Una paciente recibe asistencia odontológica en la consulta de un dentista. /ICAL
Más de 87.000 jóvenes de entre 15 y 18 años de Castilla y León se beneficiarán de asistencia bucodental gratuita como hasta la fecha ocurre con los que tienen entre 6 y 14 años, las personas mayores de 75, las que sufren discapacidad intelectual y las embarazadas. Para ello, la Junta ultima un decreto, que verá la luz en breve, y cuyo reto principal pasa por mejorar los niveles de salud bucodental en la Comunidad, teniendo en cuenta que las enfermedades dentales tienen una alta prevalencia y afectan de manera importante a la calidad de vida de quienes las padecen.
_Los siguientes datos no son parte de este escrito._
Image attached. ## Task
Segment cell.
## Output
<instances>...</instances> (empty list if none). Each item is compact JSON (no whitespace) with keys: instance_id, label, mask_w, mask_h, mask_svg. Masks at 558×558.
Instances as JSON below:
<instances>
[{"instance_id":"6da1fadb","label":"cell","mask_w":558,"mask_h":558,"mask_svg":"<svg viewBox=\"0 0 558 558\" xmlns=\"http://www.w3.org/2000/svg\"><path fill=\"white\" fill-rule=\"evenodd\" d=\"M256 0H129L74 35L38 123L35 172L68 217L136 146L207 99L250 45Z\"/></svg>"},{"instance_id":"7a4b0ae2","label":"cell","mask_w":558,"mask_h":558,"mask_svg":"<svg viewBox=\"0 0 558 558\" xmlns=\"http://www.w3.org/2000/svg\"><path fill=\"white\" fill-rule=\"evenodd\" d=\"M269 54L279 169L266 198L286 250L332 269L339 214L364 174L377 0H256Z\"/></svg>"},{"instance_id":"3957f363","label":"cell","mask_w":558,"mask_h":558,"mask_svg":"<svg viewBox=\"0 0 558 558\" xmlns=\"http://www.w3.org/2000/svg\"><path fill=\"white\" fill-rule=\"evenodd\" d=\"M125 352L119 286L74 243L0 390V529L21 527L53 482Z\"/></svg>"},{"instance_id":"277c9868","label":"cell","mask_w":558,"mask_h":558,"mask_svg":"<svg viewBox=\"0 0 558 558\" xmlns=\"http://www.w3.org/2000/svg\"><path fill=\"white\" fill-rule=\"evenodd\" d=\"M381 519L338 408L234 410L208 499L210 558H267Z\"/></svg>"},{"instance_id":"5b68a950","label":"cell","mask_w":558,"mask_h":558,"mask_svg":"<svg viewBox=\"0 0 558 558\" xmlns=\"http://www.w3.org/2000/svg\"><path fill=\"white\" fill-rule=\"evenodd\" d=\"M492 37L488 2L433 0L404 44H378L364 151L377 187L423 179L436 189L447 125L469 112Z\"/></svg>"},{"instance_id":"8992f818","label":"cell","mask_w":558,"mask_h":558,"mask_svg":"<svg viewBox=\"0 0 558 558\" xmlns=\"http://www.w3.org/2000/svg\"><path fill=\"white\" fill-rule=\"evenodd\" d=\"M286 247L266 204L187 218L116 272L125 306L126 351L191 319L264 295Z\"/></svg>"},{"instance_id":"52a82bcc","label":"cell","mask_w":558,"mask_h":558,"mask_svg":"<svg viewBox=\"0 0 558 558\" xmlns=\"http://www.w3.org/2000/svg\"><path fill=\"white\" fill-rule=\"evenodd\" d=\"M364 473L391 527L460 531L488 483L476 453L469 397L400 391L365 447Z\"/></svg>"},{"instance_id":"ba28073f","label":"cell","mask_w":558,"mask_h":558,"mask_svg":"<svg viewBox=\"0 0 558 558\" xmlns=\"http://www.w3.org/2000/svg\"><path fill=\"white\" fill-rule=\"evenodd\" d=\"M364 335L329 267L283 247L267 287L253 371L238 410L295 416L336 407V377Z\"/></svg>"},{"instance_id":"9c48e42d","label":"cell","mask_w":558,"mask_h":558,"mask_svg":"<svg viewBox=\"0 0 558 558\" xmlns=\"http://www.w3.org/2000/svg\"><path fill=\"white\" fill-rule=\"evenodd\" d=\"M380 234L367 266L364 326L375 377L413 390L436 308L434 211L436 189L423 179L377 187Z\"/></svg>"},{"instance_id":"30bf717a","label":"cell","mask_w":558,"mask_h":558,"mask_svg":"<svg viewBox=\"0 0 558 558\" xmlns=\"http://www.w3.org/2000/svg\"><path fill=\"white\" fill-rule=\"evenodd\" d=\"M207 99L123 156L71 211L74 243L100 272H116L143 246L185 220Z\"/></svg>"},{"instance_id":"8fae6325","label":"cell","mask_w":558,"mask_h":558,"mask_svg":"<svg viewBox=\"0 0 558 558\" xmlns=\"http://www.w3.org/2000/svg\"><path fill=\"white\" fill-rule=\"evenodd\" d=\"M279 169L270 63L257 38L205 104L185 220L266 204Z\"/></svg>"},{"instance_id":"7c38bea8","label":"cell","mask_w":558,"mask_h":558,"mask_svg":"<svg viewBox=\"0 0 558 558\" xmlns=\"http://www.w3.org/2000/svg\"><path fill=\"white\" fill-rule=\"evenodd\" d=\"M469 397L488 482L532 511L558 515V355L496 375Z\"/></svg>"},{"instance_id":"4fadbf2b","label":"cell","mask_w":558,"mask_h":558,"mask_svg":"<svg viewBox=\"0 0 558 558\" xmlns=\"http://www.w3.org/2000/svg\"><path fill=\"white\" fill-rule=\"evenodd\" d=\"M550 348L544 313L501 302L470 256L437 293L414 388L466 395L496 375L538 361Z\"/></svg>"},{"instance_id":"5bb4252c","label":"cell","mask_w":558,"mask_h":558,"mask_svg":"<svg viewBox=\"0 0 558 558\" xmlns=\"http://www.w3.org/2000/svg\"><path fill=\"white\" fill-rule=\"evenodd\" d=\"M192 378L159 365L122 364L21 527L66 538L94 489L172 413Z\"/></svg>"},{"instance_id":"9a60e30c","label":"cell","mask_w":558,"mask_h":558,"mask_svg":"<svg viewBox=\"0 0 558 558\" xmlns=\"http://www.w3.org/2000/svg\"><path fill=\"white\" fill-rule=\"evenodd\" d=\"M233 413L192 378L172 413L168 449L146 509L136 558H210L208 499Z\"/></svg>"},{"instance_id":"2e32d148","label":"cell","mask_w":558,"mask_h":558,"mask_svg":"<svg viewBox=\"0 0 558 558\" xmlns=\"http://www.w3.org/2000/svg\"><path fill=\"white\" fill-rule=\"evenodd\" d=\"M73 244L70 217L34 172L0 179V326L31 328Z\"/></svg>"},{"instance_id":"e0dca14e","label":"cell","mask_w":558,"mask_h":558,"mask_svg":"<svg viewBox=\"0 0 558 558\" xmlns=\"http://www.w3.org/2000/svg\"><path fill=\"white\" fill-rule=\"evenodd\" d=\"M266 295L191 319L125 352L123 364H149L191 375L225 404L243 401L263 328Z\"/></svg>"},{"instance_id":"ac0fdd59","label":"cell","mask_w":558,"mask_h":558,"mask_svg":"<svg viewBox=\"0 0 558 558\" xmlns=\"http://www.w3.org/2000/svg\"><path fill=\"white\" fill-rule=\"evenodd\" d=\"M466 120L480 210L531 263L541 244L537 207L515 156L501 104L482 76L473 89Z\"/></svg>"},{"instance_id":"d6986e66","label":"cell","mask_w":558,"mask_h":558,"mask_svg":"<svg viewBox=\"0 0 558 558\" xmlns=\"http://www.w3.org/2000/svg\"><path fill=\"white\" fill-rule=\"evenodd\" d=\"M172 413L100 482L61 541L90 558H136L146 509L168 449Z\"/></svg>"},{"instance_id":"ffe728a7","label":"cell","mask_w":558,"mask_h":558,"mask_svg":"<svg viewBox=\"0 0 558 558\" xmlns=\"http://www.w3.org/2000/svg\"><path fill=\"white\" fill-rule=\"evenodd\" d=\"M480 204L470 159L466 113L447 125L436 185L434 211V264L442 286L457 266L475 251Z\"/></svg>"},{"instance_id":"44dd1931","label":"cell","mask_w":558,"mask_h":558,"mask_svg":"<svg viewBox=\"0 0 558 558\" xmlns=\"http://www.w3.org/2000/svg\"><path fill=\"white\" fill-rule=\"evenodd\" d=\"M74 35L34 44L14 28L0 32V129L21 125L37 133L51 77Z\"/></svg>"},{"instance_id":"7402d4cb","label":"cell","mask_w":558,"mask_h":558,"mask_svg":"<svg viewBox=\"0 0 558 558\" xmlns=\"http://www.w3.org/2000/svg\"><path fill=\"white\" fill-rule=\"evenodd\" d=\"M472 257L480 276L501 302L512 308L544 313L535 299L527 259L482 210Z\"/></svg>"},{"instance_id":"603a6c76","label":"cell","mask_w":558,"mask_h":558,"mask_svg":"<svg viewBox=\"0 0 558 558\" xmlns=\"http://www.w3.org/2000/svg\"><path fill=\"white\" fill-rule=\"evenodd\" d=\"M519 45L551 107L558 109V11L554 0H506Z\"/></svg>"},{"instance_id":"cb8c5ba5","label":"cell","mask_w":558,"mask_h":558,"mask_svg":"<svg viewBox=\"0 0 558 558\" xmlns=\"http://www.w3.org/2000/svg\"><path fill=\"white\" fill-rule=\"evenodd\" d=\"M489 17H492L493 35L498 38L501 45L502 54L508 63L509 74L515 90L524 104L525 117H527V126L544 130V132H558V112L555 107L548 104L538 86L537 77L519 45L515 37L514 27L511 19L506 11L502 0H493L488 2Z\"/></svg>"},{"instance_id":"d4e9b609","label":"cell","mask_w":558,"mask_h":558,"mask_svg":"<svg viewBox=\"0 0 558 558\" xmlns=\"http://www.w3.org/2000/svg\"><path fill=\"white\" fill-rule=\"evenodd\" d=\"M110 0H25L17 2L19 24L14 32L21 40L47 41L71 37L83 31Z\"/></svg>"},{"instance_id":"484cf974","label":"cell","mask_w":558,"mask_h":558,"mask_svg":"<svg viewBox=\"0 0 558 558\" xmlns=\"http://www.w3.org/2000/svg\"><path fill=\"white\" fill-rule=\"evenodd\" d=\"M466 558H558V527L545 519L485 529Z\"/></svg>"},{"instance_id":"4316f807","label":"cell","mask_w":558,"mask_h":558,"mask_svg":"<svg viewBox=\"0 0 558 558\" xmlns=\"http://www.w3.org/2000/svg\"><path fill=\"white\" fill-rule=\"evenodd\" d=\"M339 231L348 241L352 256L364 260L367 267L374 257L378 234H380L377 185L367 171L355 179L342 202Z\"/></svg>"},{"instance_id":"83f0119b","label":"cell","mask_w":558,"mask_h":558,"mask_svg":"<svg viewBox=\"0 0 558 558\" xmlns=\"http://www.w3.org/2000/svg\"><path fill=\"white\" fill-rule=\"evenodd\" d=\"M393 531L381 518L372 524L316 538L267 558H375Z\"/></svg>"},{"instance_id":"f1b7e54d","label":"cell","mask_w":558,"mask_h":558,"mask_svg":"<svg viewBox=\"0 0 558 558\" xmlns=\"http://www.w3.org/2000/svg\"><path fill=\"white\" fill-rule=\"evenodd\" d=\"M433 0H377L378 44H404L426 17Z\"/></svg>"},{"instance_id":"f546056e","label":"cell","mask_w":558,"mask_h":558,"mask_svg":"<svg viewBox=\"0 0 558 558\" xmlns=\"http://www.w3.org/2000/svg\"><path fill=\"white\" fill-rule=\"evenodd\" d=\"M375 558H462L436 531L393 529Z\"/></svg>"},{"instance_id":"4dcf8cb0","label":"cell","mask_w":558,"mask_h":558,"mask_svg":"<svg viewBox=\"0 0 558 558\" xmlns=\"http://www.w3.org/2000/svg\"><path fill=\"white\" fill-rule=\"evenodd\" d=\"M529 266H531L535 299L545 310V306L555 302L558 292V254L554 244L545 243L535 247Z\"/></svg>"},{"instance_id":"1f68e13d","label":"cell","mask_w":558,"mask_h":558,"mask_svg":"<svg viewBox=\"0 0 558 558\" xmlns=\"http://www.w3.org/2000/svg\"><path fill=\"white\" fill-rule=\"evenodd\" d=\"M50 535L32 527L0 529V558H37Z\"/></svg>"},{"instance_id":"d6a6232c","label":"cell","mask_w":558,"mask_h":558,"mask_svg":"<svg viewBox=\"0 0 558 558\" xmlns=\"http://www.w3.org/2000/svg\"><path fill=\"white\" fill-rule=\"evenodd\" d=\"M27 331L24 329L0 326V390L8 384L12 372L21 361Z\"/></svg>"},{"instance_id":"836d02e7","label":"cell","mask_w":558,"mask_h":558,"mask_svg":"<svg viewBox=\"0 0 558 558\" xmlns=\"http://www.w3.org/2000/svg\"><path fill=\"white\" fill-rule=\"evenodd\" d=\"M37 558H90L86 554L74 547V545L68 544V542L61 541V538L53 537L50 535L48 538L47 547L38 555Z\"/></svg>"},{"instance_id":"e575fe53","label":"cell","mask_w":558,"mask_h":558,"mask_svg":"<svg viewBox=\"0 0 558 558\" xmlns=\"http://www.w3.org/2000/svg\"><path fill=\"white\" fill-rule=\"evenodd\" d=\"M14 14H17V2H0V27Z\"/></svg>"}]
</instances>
Este decreto derogará el aprobado en 2003 y por el que se regularon las primeras prestaciones, que permitieron alcanzar, en el caso de los niños de 6 a 14 años, un grado de cobertura del 87 por ciento en sus cuatro primeros años de implantación. En el caso de la población joven, la nueva normativa incluirá asistencia dental básica y varios tratamientos odontológicos especiales, y se implantará de forma gradual. Así, a lo largo del primer año de vigencia del decreto se ofrecerá esta asistencia al menos a los jóvenes con 15 y 16 años, y al siguiente se extenderá al resto.
La asistencia dental básica prevé una revisión anual del estado de salud de la cavidad oral, que incluirá la exploración bucodental en relación con la disposición de piezas dentarias, la elaboración del odontograma, el índice de caries en piezas permanentes, así como el estado de la higiene. También, instrucciones sanitarias en torno a hábitos dietéticos saludables, correcta higiene bucodental, acompañada de adiestramiento, con el fin de implicar a los jóvenes en el auto cuidado y mejora de la salud bucodental.
A estas dos líneas se suma aplicación de flúor tópico, de acuerdo con el programa de fluoración; obturación en molares definitivos; exodoncias de piezas dentarias, tanto permanentes como temporales, cuando a criterio del dentista resulte inviable el tratamiento conservador; extracción de supernumerarios con erupciones, junto a reevaluación y seguimiento, a criterio del dentista, de caries, enfermedad periodontal, maloclusión, así como en el caso de pacientes sometidos a un tratamiento médico. Todos estos tratamientos se desarrollarán, conforme a los protocolos vigentes, y a través de las unidades de salud bucodental en colaboración con la Atención Primaria, sin perjuicio de su derivación, si fuese preciso, a otros niveles asistenciales, según consta en el borrador.
En cuanto a los tratamientos especiales figuran apicoformación; colocación de coronas completas de metal y porcelana en molares con tratamiento endodóntico previo o gran pérdida de estructura dental, de corona de acrílico, endodoncias, y grandes reconstrucciones por traumatismo (se considerará la fractura de más de un tercio de la corona); malformación (reconstrucción completa de la corona con material estético) y por endodoncia. Asimismo, se incluyen la colocación de muñones metálicos unirradicular y perno prefabricado intrarradicular. Los tratamientos especiales que quedarán excluidos son obturaciones en grupo anterior y premolares; tratamientos de ortodoncia; tratamientos reparadores en dientes de leche meramente estéticos y extracción de piezas sanas.
La asistencia dental básica que en estos momentos presta la Consejería a los niños de seis a 14 años incluye una revisión anual del estado de salud de la cavidad oral, instrucciones sanitarias sobre hábitos dietéticos saludables y un programa de fluoración. Entre otros servicios, también se prevén obturaciones en piezas dentarias permanentes y gran reconstrucción por traumatismo y por malformación.
El decreto, como ocurre hasta la fecha, también dará cobertura a la población general, aunque es más limitada en comparación con los otros colectivos. En concreto, comprende información y educación para mantener los dientes sanos; exploracines y un estudio complementario cuando así lo estime el dentista, así como tratamiento de los procesos agudos y detección precoz de lesiones pre malignas, entre otras coberturas.
Además, en el caso de los mayores de 75 años, para mejorar el servicio, la Consejería podrá establecer coordinación con centros residenciales de la tercera edad.